EXERCICE COURT:
Indiquez, s'il vous plaît, si chacune des affirmations suivantes s'accorde avec la lettre, en répondant par oui ou non et en citant à l'identique les mots décisifs de la lettre. 1. La personne qui écrit a pu voir son destinataire hier soir. 2. Ce matin, son état s'est amélioré. 3. La venue du destinataire aujourd'hui est certaine.

TEXTE FOURNI:
════════════════════
Bonjour, mon Toto bien-aimé, bonjour, mon petit homme chéri, bonjour, je t’aime. Je me sens un peu dégagée ce matin. Aussi je me hâte de faire mes affaires pour être tout à ta copie après. Je n’ai pas pu te voir hier au soir, mon doux adoré, malgré que tu sois venu, car j’étais abrutie. Ce matin je vais mieux et j’espère que cela se dissipera tout à fait dans la journée. Mais, hélas ! il n’est pas sûr que tu viennes. Voilà toujours ce qui m’arrive comme une stupide Juju que je suis, j’attends pour être malade le moment où tu dois venir. C’est fort ingénieux mais cela a le don de me faire BISQUER jusque dans la moelle des os. Hier au soir, pendant que tu étais là, je m’en voulais et je redoublais mon mal à force de regret et de contrariété. C’était un cauchemara éveillé que j’avais. Je sentais le besoin de me jeter dans tes bras et de te baiser de toute mon âme et j’étais retenue au fond de mon lit par le plus effroyable mal de tête qu’on puisse imaginer. J’aurais voulu pouvoir sauter en bas de mon lit pour recourir après toi, te demander pardon et te supplier de revenir, mais l’engourdissement douloureux que j’éprouvais ne me l’a pas permis. Aujourd’hui je voudrais te voir tout de suite pour me rabibocher de tous les baisers que j’ai perdus hier.
════════════════════
LISTING FOURNI:
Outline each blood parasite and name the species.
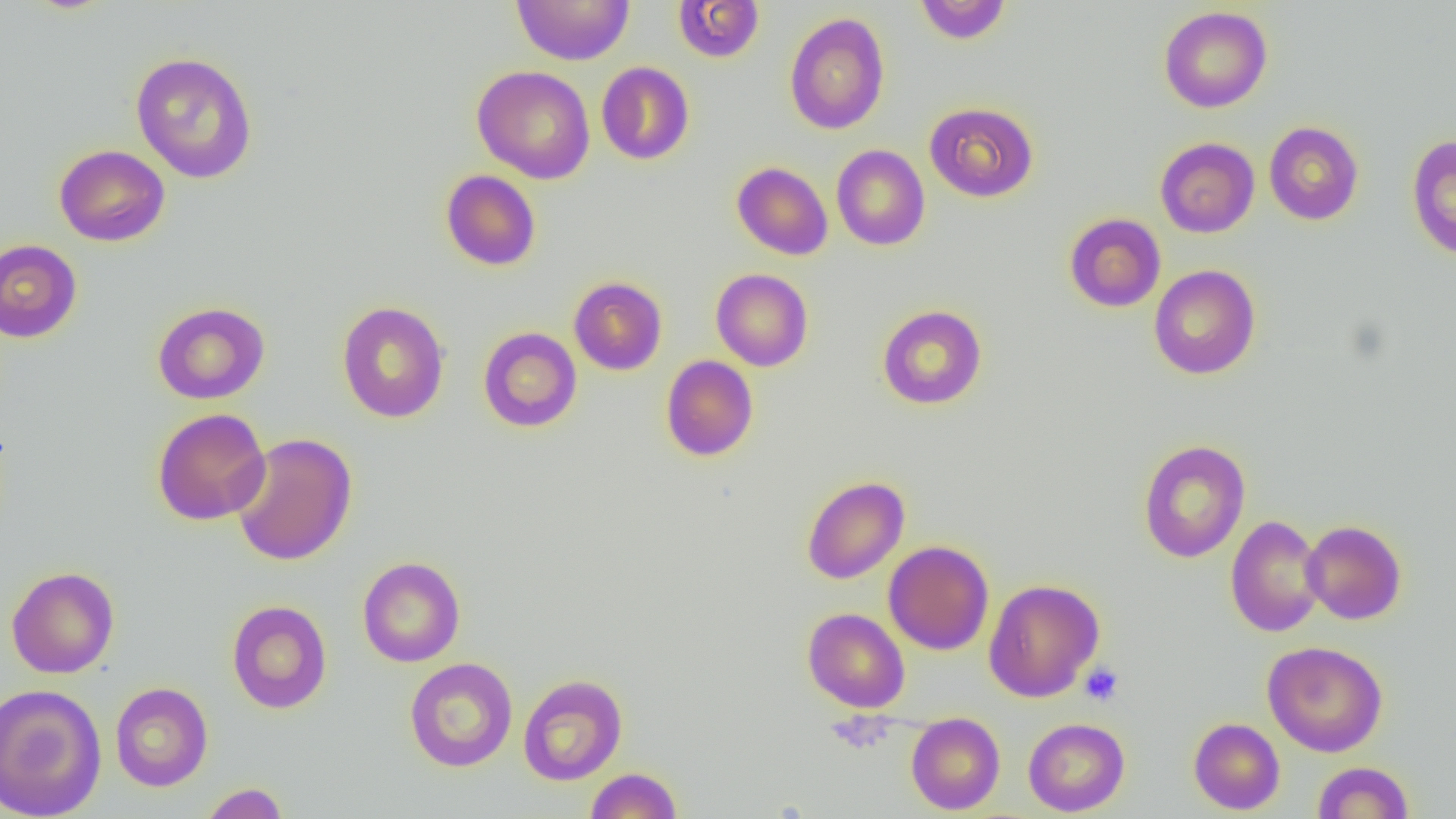
No blood parasites seen.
════════════════════
RÉPONSE:
1. Non : « Je n’ai pas pu te voir hier au soir ».
2. Oui : « Ce matin je vais mieux ».
3. Non : « il n’est pas sûr que tu viennes ».